„Der Innenausschuss des EU-Parlaments hat heute den Grundstein für die Totalüberwachung des Reiseverkehrs von und nach Europa gelegt. Zu den geplanten Vorratsdatenspeicherungen des Kommunikations- und des Straßenverkehrs soll nun auch noch die Protokollierung des internationalen Flugverkehrs hinzukommen. Die angeblichen Sicherungen zum Schutz der Privatsphäre sind dabei nicht mehr als der dürftige und untaugliche Versuch, den Vorgaben des Europäischen Gerichtshofs zur anlasslosen Speicherung personenbezogener Daten nachzukommen.“, erklärt Alexander Sander, Geschäftsführer des Vereins Digitale Gesellschaft.
Der Innenausschuss des Europäischen Parlaments (LIBE) hat heute über die Einführung eines EU-weiten Systems zur Vorratsdatenspeicherung von Fluggastdaten (Passenger Name Record, kurz PNR) abgestimmt. Vor dem Votum waren dort weit mehr als 800 Änderungsanträge zu dem ursprünglichen Entwurf der EU-Kommission eingegangen. Während Anträge, die auf eine Ablehnung des Vorhabens gerichtet waren, keine Mehrheit fanden, billigten die Abgeordneten im Wesentlichen die Schaffung eines europaweiten PNR-Systems.

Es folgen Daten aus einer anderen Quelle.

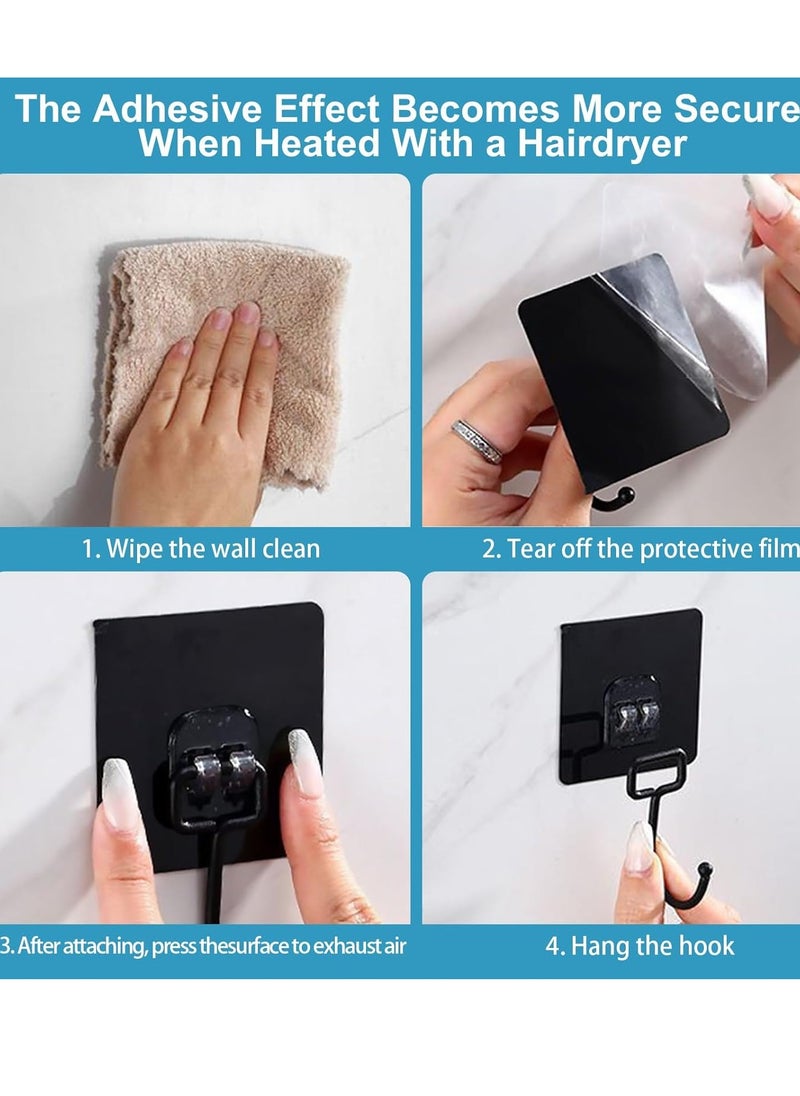 The Adhesive Effect Becomes More Secure When Heated With a Hairdryer

1. Wipe the wall clean

2. Tear off the protective film

3. After attaching, press thesurface to exhaust air

4. Hang the hook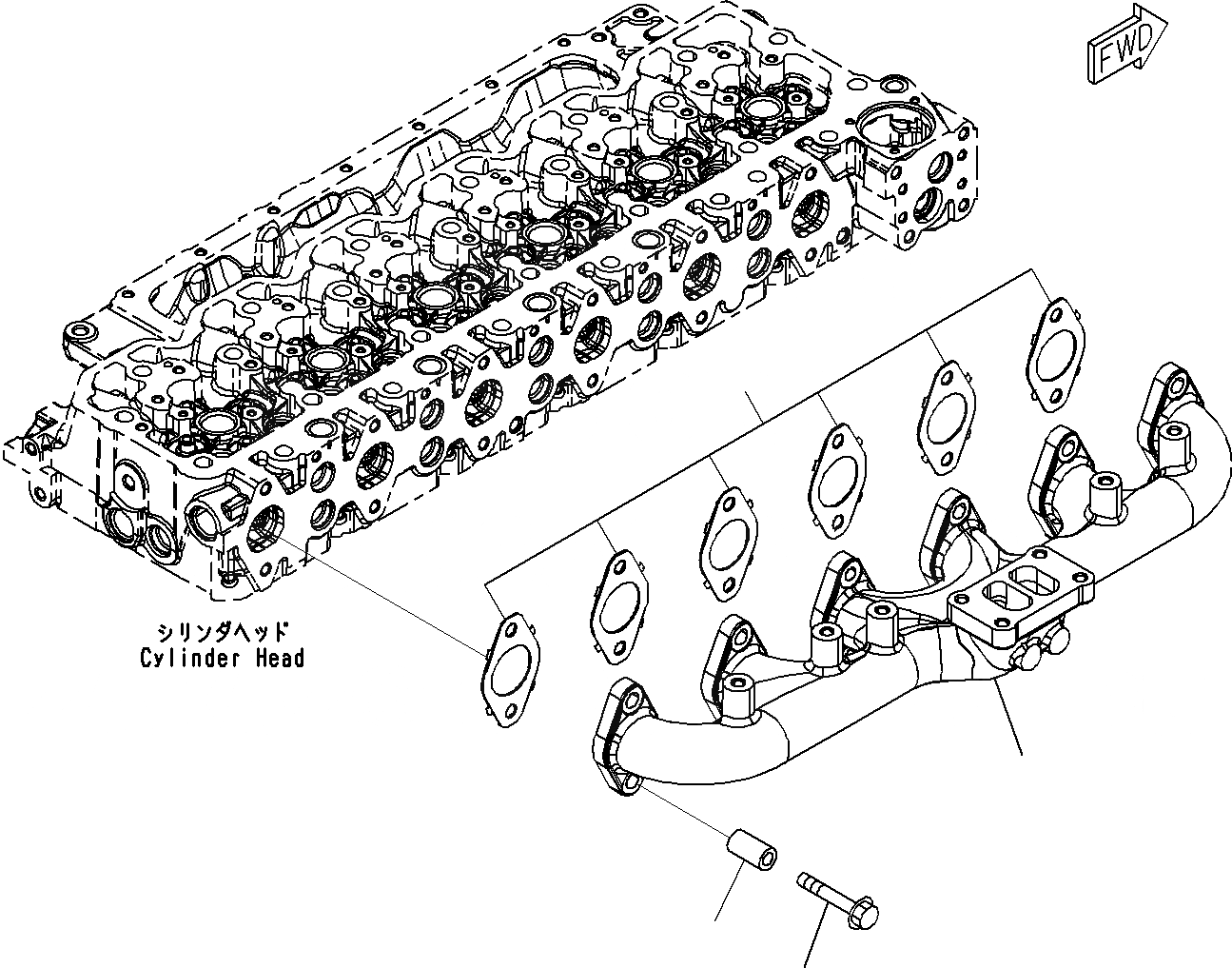 FWD

シリンダヘッド
Cylinder Head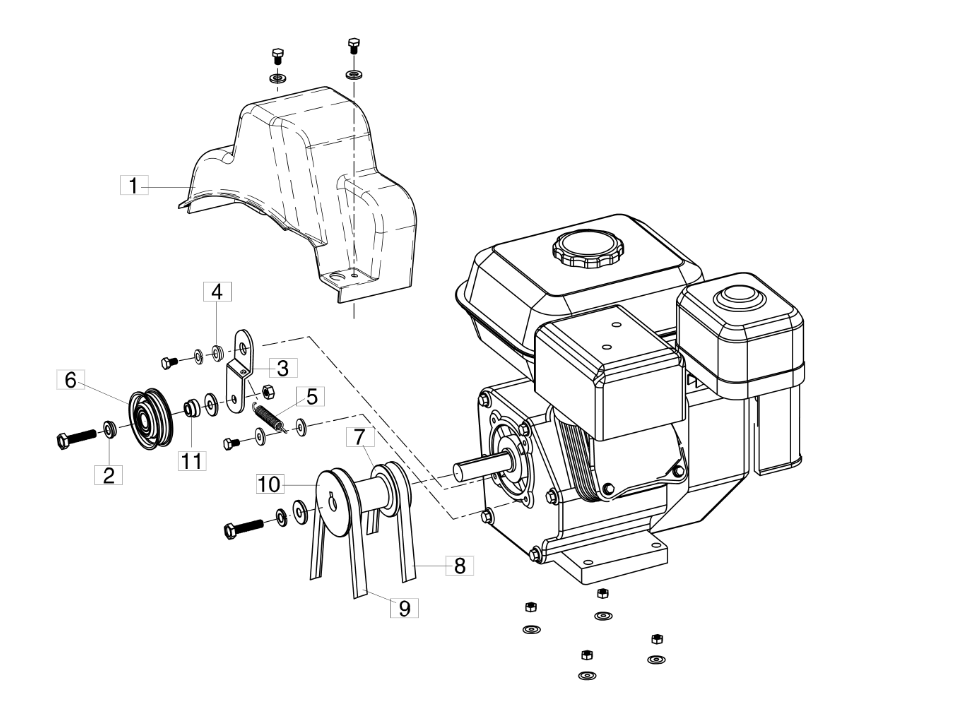 1
4
3
6
5
2
11
7
10
8
9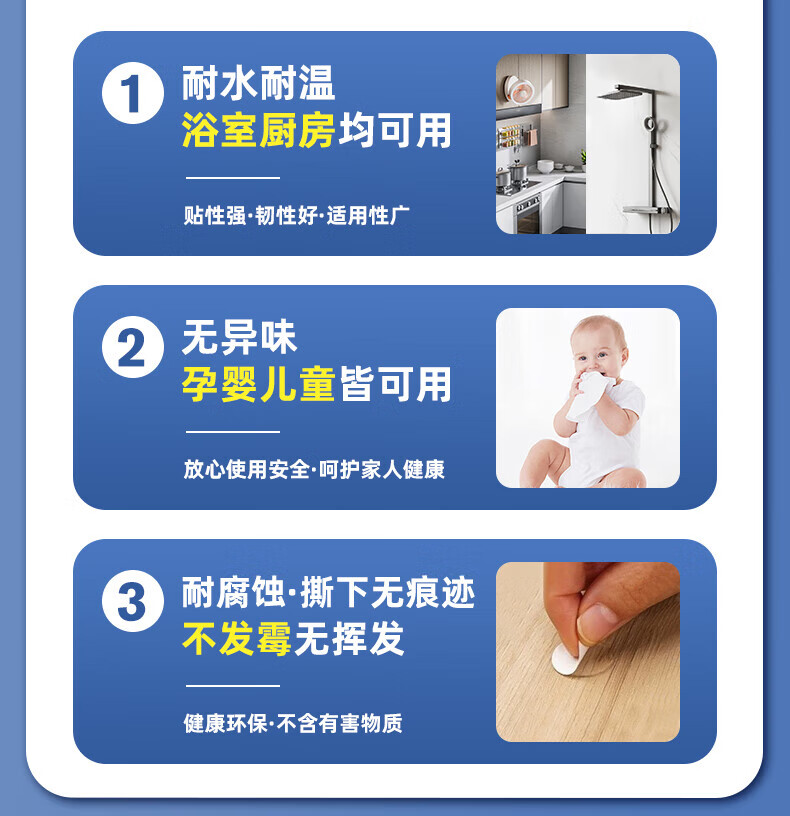 1
耐水耐温
浴室厨房均可用

贴性强·韧性好·适用性广

2
无异味
孕婴儿童皆可用

放心使用安全·呵护家人健康

3
耐腐蚀·撕下无痕迹
不发霉无挥发

健康环保·不含有害物质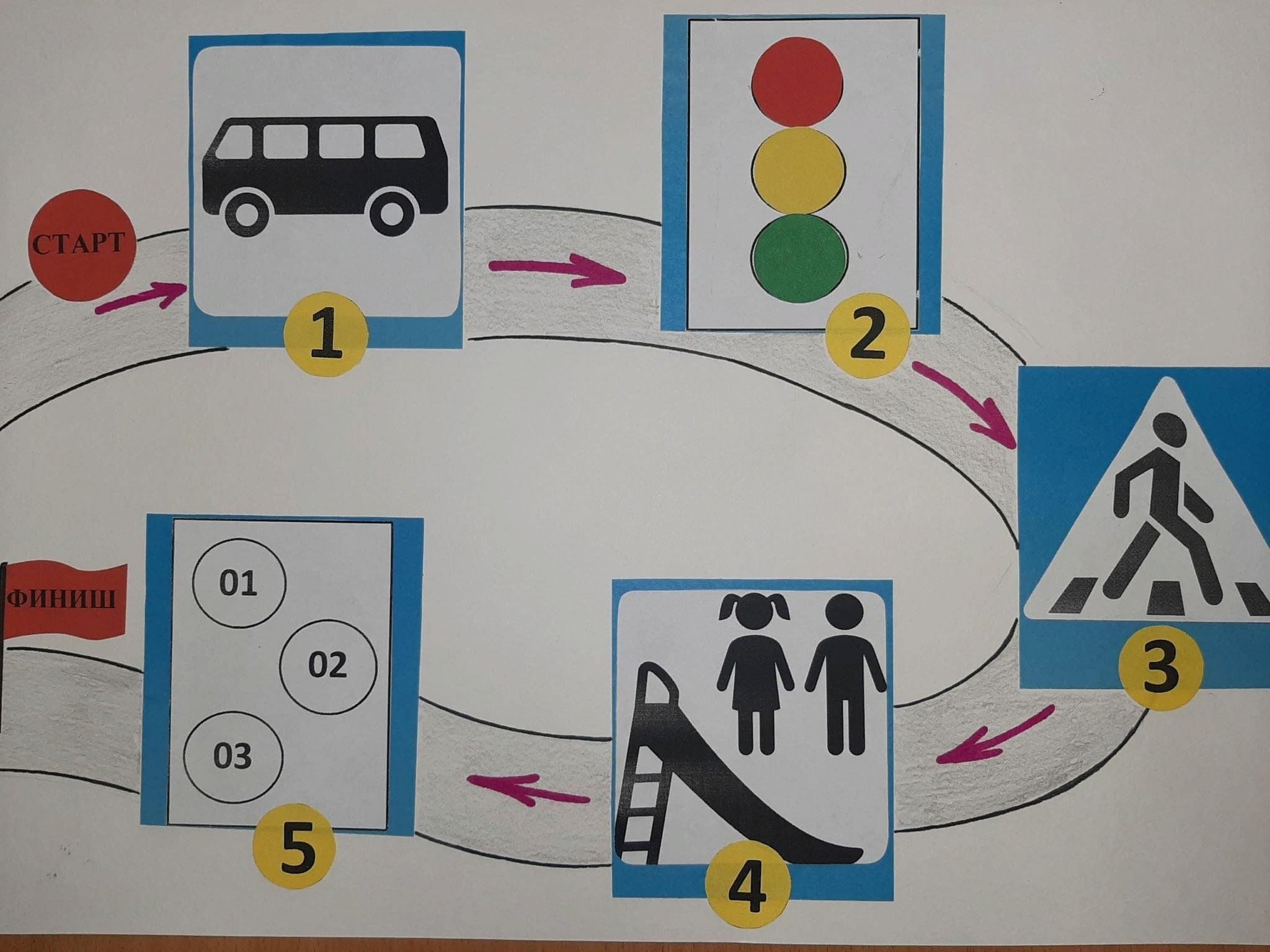 СТАРТ

1

2

3

4

01

02

03

5

ФИНИШ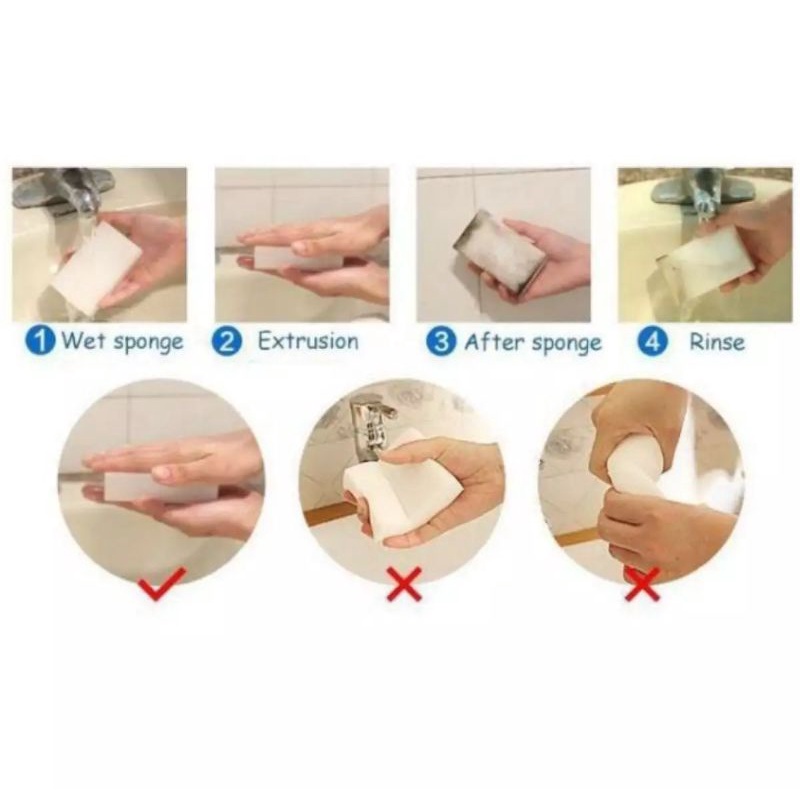 1 Wet sponge
2 Extrusion
3 After sponge
4 Rinse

Dabei nahmen die Parlamentarier zwar innereuropäische und nationale Flüge von der Speicherung aus, bei internationalen Flügen von der EU und in die EU hingegen sollen künftig pro Passagier und Flug bis zu 60 Einzelangaben festgehalten werden. Die Daten werden zunächst 30 Tage lang offen gespeichert, danach werden personenbezogene Angaben wie Name und Adresse in einer weiteren Datenbank fünf Jahre lang verdeckt aufbewahrt. Zur Verfolgung und Verhinderung von Straftaten, die im Höchstmaß mit einer Freiheitsstrafe von mindestens drei Jahren bedroht sind, darf vier Jahre lang auf die Daten zugegriffen werden. Zu diesen Straftaten gehören auch Delikte wie „schwere computerbezogene Straftaten“ und „Cybercrime“. Im Falle von terroristischen Taten ist der Zugriff sogar für die Dauer von fünf Jahren erlaubt. In diesen Fällen sowie bei unmittelbaren und erheblichen Gefahren für die öffentliche Sicherheit soll es den Mitgliedstaaten außerdem erlaubt sein, die Daten an Drittstaaten weiterzugeben. Die Voraussetzungen für die Datenweitergabe sind dabei derart weit und unbestimmt gefasst, dass sie faktisch keine Sicherung der Privatsphäre darstellen. Die Mitgliedstaaten können die Daten im Übrigen für Zwecke des Data-Mining und des Profiling verwenden, um auf diese Weise aktiv neue Verdächtige zu generieren. In diesem Zusammenhang dürfen sie die Daten außerdem mit der europäischen Polizeibehörde Europol austauschen.